Samarinda, Infosatu.co – Permintaan air tandon meningkat seiring krisis air yang terjadi di sejumlah wilayah Samarinda. Namun, meningkatnya pesanan belum otomatis membuat seluruh permintaan bisa dilayani.
Hendrik, seorang pengusaha jasa air tandon asal Damanhuri mengaku jumlah pesanan yang masuk kini lebih banyak dibanding kondisi normal. Pria yang telah menjalankan usaha tersebut sejak 2005 itu mengaku bisa menerima lima hingga enam telepon pesanan dalam sehari.
“Bisa sampai lima enam kali yang telepon sama saya. Tapi enggak sanggup saya,” ujarnya di Samarinda, Sabtu, 19 September 2026.
Meski usianya telah mencapai 74 tahun dan menuju 75 tahun, Hendrik masih mengemudikan sendiri mobil pengangkut air untuk mengantarkan pesanan pelanggan.
Ia mengatakan, pada kondisi normal dirinya hanya menerima sekitar tiga hingga empat pesanan dalam sehari. Namun, meningkatnya permintaan saat krisis air tidak selalu bisa dipenuhi karena pasokan air PDAM yang menjadi salah satu sumber airnya kini mengalir lebih kecil.
Hendrik biasanya mengambil air PDAM di kawasan Gunung Lingai. Menurutnya, kondisi debit air di lokasi tersebut kini membuat mobil pengangkut harus mengantre untuk mendapatkan pasokan.
“Bisa sampai empat lima mobil, habis sudah satu hari itu. Paling banyak lima mobil jatahnya,” kisahnya.
Ketika pasokan PDAM tidak mencukupi, Hendrik masih memiliki alternatif dengan mengambil air dari sumur bor di kawasan Perumahan Tepian, sekitar PM Noor. Ia menyebut pasokan dari sumur bor tersebut masih berjalan meski musim kemarau.

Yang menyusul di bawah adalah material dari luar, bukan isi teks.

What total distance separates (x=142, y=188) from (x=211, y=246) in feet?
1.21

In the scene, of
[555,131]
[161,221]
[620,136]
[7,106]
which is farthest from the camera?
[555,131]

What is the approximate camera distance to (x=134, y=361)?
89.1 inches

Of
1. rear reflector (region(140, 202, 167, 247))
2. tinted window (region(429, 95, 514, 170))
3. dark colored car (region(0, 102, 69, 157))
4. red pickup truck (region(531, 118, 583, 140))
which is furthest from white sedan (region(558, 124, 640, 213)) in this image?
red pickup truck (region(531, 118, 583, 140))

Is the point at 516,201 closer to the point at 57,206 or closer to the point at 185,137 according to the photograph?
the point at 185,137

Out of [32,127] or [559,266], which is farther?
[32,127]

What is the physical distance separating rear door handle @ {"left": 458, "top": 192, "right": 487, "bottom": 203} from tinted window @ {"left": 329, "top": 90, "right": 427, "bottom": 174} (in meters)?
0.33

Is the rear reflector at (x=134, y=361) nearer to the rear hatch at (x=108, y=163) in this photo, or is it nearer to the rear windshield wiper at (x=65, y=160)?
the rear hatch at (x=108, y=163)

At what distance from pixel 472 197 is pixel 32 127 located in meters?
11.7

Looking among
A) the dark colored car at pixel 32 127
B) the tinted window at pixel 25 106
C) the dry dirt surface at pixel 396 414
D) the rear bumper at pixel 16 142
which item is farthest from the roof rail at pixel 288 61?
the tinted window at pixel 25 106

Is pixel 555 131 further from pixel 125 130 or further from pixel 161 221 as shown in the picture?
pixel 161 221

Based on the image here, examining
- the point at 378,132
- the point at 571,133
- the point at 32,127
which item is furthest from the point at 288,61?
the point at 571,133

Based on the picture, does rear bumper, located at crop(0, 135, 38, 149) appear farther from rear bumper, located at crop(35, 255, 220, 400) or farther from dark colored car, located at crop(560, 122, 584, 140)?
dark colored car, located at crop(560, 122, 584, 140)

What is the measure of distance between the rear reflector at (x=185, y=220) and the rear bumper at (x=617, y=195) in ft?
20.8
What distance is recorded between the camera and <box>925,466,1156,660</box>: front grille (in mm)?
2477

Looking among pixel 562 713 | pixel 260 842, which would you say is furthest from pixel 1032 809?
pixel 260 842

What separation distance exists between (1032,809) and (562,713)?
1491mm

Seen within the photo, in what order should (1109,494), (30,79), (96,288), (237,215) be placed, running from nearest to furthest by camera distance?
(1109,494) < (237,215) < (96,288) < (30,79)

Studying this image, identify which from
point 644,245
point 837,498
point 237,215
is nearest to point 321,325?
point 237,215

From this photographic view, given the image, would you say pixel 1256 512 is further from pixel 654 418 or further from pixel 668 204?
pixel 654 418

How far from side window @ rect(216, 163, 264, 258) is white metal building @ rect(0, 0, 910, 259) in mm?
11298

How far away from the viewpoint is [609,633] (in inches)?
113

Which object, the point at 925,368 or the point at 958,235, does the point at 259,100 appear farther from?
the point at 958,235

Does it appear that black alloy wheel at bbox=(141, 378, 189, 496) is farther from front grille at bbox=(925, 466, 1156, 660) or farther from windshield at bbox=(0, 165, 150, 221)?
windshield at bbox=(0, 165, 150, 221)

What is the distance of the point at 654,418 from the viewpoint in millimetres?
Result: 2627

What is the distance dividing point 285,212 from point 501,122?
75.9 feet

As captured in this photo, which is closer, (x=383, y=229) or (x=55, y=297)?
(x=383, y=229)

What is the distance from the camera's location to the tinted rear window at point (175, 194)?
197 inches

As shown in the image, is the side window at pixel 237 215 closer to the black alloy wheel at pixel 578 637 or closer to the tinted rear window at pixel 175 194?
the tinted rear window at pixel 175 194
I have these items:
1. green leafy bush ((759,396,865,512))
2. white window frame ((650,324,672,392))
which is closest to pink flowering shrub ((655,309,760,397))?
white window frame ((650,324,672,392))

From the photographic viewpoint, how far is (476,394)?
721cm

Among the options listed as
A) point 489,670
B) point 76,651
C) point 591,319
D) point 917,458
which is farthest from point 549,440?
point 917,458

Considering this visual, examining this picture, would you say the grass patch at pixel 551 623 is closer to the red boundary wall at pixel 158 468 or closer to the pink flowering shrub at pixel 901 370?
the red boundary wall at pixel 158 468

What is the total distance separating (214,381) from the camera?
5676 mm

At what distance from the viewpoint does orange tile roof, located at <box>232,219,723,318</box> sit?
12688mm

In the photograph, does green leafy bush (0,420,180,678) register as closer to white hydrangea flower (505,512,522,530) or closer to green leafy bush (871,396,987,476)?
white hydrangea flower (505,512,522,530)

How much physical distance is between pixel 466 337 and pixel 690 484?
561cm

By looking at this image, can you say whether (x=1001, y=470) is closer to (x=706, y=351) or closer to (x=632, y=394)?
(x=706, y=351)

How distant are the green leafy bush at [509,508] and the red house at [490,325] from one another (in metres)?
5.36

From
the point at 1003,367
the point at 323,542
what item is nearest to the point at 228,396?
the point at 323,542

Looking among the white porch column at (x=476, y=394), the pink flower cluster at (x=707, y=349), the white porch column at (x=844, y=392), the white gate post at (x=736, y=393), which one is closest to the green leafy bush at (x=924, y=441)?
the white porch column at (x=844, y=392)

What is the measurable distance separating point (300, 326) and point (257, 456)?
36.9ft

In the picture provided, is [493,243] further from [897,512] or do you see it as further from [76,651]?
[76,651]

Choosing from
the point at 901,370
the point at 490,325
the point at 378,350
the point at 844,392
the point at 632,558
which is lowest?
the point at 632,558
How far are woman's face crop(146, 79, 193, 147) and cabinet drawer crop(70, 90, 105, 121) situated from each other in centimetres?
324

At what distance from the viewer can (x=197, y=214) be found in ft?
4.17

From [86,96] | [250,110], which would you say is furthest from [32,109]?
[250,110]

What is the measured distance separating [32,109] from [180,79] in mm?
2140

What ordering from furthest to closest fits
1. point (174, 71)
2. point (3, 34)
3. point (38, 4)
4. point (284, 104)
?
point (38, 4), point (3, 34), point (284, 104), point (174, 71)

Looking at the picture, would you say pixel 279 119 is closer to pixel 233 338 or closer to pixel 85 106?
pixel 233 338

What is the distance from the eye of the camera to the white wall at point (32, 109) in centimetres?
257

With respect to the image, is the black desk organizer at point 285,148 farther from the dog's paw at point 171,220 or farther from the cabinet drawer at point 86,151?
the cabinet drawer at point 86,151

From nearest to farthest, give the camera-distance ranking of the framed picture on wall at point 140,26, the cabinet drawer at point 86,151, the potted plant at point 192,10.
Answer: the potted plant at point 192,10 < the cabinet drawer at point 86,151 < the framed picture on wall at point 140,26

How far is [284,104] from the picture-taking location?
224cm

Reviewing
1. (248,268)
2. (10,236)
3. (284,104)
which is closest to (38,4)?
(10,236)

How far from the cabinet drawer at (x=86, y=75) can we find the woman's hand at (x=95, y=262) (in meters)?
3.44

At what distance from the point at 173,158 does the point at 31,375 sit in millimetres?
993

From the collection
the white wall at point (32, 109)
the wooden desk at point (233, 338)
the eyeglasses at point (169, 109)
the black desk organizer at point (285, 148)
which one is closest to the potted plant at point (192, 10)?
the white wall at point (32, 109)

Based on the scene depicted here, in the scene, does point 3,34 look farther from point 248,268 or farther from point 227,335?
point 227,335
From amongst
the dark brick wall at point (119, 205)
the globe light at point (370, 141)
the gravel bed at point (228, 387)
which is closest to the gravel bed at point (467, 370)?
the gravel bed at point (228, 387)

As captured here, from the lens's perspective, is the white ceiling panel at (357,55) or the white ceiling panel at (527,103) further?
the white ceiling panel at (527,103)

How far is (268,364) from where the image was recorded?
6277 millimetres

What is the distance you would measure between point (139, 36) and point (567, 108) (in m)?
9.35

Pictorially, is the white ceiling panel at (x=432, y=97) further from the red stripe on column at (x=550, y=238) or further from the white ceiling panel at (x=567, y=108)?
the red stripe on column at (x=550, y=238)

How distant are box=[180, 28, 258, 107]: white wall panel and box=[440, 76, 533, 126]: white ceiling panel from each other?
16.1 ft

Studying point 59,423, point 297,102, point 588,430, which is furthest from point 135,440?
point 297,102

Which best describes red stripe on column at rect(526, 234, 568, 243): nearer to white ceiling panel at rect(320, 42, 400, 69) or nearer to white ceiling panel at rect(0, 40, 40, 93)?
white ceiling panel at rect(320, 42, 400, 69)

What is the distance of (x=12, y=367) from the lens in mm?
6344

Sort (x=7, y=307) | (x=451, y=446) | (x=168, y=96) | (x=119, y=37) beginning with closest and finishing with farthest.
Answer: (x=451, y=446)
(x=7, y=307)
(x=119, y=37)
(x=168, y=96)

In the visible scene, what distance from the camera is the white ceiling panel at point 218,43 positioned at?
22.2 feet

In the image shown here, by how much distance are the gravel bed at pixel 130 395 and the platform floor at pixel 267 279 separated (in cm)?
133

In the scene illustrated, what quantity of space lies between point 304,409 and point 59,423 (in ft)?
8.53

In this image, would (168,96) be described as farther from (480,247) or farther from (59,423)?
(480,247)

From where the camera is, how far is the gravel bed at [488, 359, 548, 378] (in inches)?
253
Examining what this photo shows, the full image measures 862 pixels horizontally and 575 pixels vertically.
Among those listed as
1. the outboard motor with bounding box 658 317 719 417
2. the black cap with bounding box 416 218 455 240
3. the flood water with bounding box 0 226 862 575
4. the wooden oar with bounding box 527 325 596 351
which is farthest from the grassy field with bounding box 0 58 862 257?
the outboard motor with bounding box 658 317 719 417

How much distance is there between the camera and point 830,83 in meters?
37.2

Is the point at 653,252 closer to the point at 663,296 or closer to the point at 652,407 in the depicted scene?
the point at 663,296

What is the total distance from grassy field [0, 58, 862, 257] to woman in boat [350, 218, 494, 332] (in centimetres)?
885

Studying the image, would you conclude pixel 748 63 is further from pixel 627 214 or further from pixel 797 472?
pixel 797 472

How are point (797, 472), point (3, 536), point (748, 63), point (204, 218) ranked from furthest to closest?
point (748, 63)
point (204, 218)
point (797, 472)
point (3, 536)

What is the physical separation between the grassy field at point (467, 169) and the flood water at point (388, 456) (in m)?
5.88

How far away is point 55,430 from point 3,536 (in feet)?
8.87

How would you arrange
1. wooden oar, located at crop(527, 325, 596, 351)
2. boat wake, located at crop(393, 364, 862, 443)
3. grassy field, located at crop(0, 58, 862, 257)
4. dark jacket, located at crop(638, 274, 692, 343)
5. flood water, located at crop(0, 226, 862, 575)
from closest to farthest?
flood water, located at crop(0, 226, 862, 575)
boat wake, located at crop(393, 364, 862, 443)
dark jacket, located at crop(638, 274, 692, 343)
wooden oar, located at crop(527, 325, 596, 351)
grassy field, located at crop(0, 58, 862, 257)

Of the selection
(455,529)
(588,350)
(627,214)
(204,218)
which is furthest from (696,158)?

Namun, harga air dari sumber sumur bor mengalami kenaikan. Jika sebelumnya sekitar Rp30 ribu, kini ada sumber yang menjual Rp40 ribu untuk satu kali pengisian mobil, yakni 2 tandon yang masing-masing adalah 700 liter sehingga totalnya 1.400 liter.
“Kalau di PM Noor ada yang Rp30 ribu, ada yang Rp40 ribu. Yang Rp40 ribu itu bagus airnya, bisa buat minum,” jelasnya.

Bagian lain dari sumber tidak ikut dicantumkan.